-- Start Text provided --

# How am I doing?



## lunos219 (Apr 27, 2010)

So, I have a request that takes me here... anyhow...

The requestor wants me to give him "something that dissapears" and has skunk atributes... so I came up with this:

http://i568.photobucket.com/albums/ss122/Lunos219/proto.jpg

It's a mix between the cheshire cat (yes, the one form alice in wonderland) and, of course a skunk, as requested.

So far, I just want to know how the proportions look... and we can go form there, if we must. 

EDIT: I know that the arms look scrawny, and I will fix that.


----------



## Saracide (Apr 29, 2010)

I think you should make a whole body reference for it.


----------



## Bir (Apr 29, 2010)

Honestly, there's not enough there to judge.


----------



## Sebwin (Apr 30, 2010)

There isn't much here to judge and I'm not sure if you're having the character face forward or if this is a back view, so I went with a front view.  the lower body is off balance and the neck is a bit wide.







I hope this helps.


----------



## lunos219 (May 2, 2010)

um, it's from the back....

sorry, haven't been able to check the forum lately. No privacy in my house.

No offense to the fandom, but i can't be seen IRL on theis forum without SOME social reporcussions. I don't hate the fandom, I'm not for it, but others are definately apposed, and, thus the reporcussions. Just making that clear.

back on topic:

I know that he's a bit off, I was just doing a check on the rough outline of his figure. I was trying to compensate for his only-one-third-human body. Mabe I overcompensated.


----------



## Taralack (May 3, 2010)

inb4 lol you don't have to come out as a furry...


----------



## lunos219 (May 3, 2010)

Toraneko said:


> inb4 lol you don't have to come out as a furry...


Perhaps you misunderstand. I am here for checking the accuracy of my art. No more. I simply want to ensure accuracy by going to the people who know what they're doing a lot better than I do.

-- End Text provided --
-- Start Supplied records --

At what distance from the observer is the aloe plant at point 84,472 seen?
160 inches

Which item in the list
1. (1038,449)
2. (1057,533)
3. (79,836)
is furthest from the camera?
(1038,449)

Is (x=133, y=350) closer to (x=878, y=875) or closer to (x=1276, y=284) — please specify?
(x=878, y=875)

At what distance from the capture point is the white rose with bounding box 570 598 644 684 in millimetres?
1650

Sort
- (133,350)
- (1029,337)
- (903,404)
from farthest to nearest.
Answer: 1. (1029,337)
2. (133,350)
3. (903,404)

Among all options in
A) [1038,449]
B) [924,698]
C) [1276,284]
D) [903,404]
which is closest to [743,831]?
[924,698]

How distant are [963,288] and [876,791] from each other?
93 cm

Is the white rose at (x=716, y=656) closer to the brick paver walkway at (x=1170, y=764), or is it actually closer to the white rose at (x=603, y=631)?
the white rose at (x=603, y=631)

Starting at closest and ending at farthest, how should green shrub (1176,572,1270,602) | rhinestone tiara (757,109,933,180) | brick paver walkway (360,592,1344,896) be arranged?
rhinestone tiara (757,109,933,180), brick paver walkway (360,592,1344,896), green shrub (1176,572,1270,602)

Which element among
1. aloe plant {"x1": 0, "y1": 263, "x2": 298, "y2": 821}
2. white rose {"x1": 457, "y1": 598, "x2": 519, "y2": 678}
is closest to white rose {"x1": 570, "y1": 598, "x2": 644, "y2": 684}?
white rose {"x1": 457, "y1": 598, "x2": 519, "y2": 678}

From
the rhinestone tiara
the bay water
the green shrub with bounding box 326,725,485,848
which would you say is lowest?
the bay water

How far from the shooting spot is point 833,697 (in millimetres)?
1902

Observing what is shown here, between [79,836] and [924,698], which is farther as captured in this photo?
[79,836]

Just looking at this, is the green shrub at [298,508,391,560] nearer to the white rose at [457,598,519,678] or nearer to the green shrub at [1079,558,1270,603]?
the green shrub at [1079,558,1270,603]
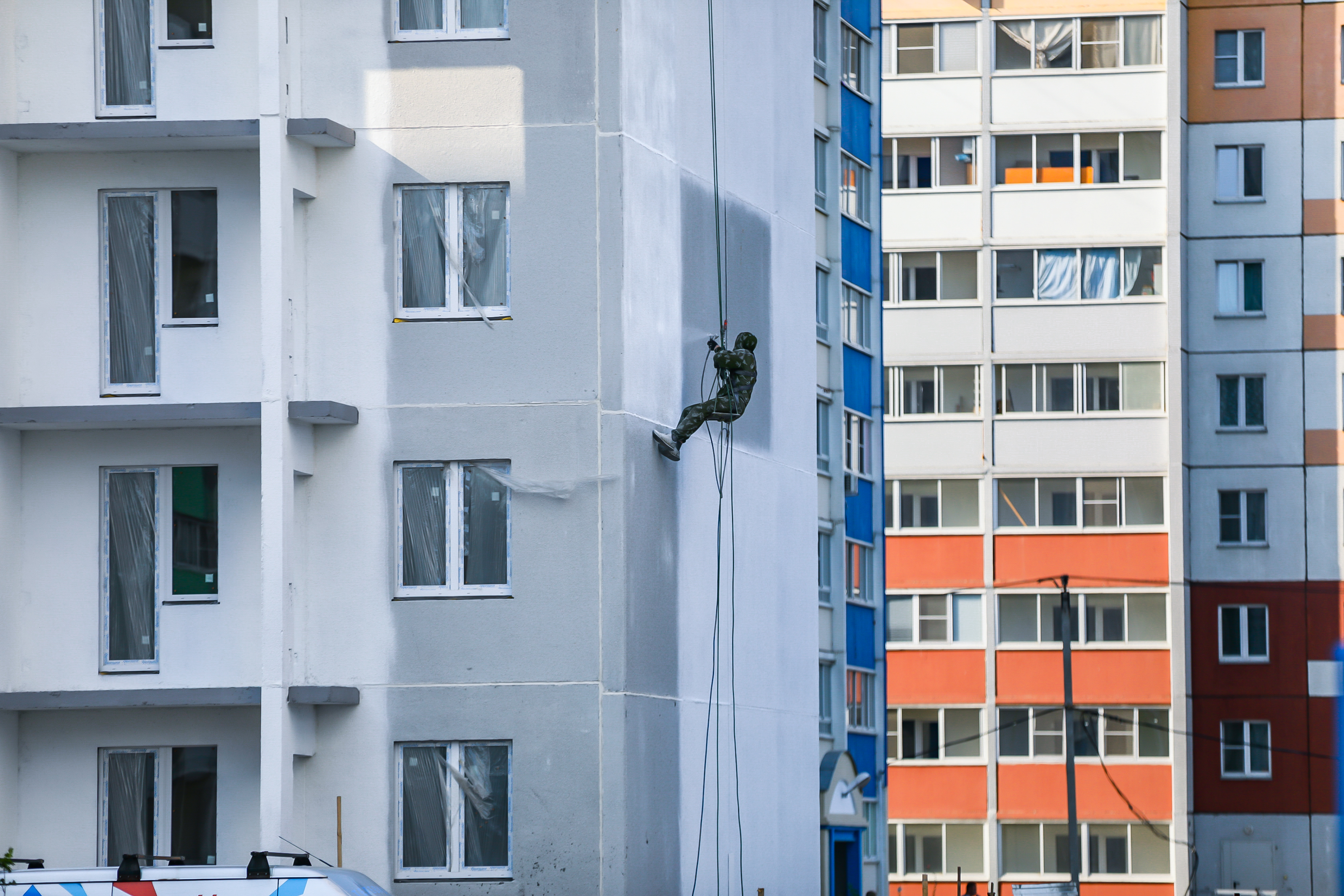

-- End Supplied records --

Written request: Reproduce the forum thread titled "How am I doing?" in full, word for word, from its heading through the last post.

Solution to this exercise:
# How am I doing?



## lunos219 (Apr 27, 2010)

So, I have a request that takes me here... anyhow...

The requestor wants me to give him "something that dissapears" and has skunk atributes... so I came up with this:

http://i568.photobucket.com/albums/ss122/Lunos219/proto.jpg

It's a mix between the cheshire cat (yes, the one form alice in wonderland) and, of course a skunk, as requested.

So far, I just want to know how the proportions look... and we can go form there, if we must. 

EDIT: I know that the arms look scrawny, and I will fix that.


----------



## Saracide (Apr 29, 2010)

I think you should make a whole body reference for it.


----------



## Bir (Apr 29, 2010)

Honestly, there's not enough there to judge.


----------



## Sebwin (Apr 30, 2010)

There isn't much here to judge and I'm not sure if you're having the character face forward or if this is a back view, so I went with a front view.  the lower body is off balance and the neck is a bit wide.







I hope this helps.


----------



## lunos219 (May 2, 2010)

um, it's from the back....

sorry, haven't been able to check the forum lately. No privacy in my house.

No offense to the fandom, but i can't be seen IRL on theis forum without SOME social reporcussions. I don't hate the fandom, I'm not for it, but others are definately apposed, and, thus the reporcussions. Just making that clear.

back on topic:

I know that he's a bit off, I was just doing a check on the rough outline of his figure. I was trying to compensate for his only-one-third-human body. Mabe I overcompensated.


----------



## Taralack (May 3, 2010)

inb4 lol you don't have to come out as a furry...


----------



## lunos219 (May 3, 2010)

Toraneko said:


> inb4 lol you don't have to come out as a furry...


Perhaps you misunderstand. I am here for checking the accuracy of my art. No more. I simply want to ensure accuracy by going to the people who know what they're doing a lot better than I do.